Direction: Duplicate the lines of the records below, from the line holding "Examining the image, is" through the end of the records, inclusive.

(Stored items)
%%
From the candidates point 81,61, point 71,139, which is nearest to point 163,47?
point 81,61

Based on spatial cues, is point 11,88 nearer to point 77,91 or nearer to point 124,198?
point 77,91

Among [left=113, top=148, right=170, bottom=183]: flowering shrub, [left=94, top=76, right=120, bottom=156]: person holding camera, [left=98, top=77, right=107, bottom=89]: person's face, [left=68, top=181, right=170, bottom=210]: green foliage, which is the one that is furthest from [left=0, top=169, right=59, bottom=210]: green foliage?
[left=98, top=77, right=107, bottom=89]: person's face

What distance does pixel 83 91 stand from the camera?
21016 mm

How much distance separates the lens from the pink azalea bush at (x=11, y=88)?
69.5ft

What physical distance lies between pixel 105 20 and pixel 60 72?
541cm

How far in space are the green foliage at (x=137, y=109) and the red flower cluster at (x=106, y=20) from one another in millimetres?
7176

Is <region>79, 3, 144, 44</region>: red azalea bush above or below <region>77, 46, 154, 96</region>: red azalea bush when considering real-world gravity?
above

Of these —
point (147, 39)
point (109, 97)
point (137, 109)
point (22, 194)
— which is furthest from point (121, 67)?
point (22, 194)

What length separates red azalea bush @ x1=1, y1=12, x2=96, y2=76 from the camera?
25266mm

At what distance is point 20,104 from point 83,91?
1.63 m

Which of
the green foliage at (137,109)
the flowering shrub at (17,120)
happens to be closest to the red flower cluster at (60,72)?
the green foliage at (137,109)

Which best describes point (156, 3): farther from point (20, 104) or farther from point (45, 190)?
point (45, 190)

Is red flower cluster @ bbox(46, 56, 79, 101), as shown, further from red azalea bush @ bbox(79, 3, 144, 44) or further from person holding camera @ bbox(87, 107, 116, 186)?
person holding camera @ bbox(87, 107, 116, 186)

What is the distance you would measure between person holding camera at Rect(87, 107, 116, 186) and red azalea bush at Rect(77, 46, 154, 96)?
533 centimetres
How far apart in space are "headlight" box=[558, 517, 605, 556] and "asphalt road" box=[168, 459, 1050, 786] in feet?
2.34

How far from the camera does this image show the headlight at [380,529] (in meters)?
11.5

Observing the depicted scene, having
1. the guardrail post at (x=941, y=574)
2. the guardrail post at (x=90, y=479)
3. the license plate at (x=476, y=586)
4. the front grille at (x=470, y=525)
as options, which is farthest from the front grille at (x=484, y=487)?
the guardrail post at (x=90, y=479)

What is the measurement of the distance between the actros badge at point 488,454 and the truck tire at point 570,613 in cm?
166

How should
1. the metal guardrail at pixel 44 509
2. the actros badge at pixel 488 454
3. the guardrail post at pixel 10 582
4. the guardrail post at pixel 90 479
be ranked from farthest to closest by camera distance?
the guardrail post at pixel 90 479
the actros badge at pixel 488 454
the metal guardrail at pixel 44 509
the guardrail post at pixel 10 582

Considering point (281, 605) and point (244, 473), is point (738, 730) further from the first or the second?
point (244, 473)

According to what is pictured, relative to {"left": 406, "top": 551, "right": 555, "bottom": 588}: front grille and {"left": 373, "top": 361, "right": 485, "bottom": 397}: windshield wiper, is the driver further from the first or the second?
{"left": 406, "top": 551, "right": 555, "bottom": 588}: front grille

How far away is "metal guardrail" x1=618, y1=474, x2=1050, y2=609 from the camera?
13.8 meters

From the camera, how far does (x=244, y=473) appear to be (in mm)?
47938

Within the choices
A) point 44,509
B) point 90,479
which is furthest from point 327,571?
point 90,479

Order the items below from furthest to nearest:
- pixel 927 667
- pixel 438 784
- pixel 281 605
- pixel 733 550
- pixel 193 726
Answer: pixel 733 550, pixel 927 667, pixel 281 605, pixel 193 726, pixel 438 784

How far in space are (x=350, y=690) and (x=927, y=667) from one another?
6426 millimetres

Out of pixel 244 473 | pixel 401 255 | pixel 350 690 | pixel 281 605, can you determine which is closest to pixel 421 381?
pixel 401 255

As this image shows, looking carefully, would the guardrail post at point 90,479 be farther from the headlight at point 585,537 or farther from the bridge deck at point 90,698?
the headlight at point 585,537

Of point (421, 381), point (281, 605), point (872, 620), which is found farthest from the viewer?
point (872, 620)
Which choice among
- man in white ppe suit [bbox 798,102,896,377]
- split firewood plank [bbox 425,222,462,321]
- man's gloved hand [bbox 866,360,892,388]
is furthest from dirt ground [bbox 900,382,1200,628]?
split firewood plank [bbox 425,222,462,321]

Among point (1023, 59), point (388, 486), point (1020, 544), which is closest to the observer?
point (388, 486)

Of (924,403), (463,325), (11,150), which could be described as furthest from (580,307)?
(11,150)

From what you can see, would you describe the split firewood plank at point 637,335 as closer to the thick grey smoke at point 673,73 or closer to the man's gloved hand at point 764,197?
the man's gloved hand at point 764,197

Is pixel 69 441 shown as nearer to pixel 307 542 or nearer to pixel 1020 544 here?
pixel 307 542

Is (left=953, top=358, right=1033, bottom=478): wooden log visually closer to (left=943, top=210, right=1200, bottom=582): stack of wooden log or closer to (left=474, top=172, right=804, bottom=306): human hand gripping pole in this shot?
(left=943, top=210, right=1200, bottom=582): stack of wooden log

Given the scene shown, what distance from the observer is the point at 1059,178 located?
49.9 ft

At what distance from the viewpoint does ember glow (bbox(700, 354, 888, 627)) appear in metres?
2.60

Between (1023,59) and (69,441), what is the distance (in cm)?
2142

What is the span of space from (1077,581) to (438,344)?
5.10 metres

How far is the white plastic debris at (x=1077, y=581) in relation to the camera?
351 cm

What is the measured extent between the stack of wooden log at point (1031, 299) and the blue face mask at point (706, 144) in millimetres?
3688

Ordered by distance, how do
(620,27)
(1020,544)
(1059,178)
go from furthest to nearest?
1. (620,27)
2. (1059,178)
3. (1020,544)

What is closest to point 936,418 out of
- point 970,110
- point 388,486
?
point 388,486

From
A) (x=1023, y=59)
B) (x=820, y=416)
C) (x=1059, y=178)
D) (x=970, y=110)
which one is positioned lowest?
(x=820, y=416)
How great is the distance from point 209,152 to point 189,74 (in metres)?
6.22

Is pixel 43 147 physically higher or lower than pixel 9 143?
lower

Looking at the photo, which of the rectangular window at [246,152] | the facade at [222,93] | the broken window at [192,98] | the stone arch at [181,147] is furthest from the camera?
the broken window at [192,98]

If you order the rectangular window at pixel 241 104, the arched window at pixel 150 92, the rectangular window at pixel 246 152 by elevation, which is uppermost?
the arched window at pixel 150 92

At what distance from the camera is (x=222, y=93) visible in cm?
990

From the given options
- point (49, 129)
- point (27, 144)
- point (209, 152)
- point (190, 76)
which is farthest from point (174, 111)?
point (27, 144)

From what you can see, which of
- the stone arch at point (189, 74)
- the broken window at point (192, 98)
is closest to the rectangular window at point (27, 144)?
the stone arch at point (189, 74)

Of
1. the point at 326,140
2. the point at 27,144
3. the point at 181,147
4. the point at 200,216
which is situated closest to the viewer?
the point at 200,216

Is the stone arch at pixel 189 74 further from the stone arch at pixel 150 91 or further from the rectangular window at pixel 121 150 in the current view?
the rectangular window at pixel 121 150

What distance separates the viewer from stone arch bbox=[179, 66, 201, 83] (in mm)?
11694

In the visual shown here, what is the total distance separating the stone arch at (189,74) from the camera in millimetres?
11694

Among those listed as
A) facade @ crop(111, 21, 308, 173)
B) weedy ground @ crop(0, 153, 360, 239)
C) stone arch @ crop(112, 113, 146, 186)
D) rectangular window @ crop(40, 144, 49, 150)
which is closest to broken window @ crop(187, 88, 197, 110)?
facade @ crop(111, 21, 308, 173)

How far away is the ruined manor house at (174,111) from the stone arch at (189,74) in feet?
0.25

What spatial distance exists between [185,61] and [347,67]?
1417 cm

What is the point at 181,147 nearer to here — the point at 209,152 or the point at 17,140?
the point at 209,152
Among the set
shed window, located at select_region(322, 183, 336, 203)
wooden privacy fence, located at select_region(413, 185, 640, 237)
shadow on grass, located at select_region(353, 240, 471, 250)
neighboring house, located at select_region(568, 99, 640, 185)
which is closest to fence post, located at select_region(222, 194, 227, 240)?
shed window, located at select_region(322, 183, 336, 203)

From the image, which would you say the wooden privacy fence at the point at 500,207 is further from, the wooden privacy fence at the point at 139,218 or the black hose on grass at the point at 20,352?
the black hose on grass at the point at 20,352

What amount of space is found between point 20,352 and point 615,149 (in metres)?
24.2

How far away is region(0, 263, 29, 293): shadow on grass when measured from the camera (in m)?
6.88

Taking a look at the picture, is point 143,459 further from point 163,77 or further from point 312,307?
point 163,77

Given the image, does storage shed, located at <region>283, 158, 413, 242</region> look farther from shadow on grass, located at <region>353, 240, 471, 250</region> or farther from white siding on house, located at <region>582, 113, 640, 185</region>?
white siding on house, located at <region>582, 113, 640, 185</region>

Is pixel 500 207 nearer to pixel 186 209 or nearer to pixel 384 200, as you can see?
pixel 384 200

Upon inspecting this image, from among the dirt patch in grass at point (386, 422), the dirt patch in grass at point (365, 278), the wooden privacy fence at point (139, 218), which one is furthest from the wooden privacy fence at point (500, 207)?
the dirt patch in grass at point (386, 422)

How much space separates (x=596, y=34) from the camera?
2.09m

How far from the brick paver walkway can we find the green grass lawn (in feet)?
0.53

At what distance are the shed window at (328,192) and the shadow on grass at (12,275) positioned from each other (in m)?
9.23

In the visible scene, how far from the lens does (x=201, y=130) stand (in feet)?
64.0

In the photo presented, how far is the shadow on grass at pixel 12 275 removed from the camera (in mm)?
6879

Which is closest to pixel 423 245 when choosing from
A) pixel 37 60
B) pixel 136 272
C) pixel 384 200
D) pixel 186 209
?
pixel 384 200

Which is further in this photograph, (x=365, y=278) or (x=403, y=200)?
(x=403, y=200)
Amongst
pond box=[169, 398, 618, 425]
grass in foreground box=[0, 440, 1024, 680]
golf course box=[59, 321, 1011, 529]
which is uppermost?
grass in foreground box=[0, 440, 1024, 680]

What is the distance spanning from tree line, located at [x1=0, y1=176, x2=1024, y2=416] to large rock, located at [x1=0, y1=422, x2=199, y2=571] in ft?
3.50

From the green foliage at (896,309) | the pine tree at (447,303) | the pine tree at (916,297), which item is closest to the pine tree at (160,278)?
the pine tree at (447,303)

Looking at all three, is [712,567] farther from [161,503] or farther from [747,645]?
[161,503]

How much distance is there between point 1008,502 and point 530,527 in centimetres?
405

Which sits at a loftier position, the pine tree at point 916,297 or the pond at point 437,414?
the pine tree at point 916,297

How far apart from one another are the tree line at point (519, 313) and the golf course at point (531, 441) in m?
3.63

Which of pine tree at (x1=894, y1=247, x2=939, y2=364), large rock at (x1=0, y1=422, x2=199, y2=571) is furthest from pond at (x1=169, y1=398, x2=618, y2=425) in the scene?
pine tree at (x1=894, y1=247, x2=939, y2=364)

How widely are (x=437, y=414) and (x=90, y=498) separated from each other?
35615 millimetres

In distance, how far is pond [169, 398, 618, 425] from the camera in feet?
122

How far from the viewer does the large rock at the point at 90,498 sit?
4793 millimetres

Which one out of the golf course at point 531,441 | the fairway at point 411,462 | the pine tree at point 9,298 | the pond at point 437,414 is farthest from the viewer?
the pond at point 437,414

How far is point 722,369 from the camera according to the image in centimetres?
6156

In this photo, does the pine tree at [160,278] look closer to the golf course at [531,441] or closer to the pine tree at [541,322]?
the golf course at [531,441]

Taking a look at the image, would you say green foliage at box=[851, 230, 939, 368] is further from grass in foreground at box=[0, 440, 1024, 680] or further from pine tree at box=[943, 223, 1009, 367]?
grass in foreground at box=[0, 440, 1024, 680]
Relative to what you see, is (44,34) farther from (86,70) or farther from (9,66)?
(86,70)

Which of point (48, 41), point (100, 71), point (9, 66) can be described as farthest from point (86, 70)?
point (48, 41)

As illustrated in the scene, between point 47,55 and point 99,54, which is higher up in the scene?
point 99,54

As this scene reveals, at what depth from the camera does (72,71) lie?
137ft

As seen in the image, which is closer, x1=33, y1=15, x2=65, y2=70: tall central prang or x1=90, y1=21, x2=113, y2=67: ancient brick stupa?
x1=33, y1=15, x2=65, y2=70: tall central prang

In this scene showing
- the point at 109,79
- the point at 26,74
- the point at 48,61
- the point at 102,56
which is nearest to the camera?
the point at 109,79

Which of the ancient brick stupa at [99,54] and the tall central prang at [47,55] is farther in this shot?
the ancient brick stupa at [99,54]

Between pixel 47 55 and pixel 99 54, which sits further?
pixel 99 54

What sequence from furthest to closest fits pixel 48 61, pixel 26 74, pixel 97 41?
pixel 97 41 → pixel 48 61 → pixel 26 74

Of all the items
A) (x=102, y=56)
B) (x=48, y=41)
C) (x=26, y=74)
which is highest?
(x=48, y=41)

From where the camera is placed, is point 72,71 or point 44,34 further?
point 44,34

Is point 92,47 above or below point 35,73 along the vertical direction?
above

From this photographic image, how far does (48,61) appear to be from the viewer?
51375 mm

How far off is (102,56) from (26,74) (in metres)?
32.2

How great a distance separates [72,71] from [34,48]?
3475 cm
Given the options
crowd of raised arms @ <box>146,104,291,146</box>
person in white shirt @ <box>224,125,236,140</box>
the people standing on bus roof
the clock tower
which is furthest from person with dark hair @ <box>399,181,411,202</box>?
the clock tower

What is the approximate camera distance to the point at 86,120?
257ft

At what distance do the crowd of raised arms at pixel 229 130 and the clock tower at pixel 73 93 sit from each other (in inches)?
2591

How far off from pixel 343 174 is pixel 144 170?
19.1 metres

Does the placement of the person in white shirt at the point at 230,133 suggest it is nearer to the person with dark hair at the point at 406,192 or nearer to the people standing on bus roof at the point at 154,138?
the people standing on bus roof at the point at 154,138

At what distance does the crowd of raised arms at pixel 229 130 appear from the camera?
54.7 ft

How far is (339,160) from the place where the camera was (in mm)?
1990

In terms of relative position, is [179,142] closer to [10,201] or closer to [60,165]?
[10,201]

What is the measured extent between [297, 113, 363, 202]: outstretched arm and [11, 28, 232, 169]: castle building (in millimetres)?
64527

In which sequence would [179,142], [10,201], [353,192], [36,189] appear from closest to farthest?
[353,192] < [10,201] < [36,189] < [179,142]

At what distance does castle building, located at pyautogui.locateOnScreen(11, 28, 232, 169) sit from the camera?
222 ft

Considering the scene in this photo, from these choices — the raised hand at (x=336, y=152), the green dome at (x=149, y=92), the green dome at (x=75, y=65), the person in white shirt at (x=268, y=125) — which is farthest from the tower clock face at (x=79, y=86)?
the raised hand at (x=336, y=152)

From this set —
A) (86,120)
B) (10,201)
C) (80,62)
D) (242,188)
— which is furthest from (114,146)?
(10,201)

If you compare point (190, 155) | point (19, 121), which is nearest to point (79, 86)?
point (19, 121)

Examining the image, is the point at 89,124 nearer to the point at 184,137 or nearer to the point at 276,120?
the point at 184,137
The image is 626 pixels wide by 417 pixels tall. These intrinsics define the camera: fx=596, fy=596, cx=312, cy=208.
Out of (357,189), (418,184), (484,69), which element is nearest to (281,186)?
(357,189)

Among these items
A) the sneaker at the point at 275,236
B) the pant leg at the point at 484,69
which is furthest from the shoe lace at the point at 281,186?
%%
Answer to the problem:
Examining the image, is the point at 89,124 nearer to the point at 184,137 or nearer to the point at 276,120?
the point at 184,137
The image is 626 pixels wide by 417 pixels tall. These intrinsics define the camera: fx=596, fy=596, cx=312, cy=208.
Out of (357,189), (418,184), (484,69), which element is nearest to (281,186)?
(357,189)

Among these items
A) the sneaker at the point at 275,236
B) the pant leg at the point at 484,69
which is furthest from the shoe lace at the point at 281,186?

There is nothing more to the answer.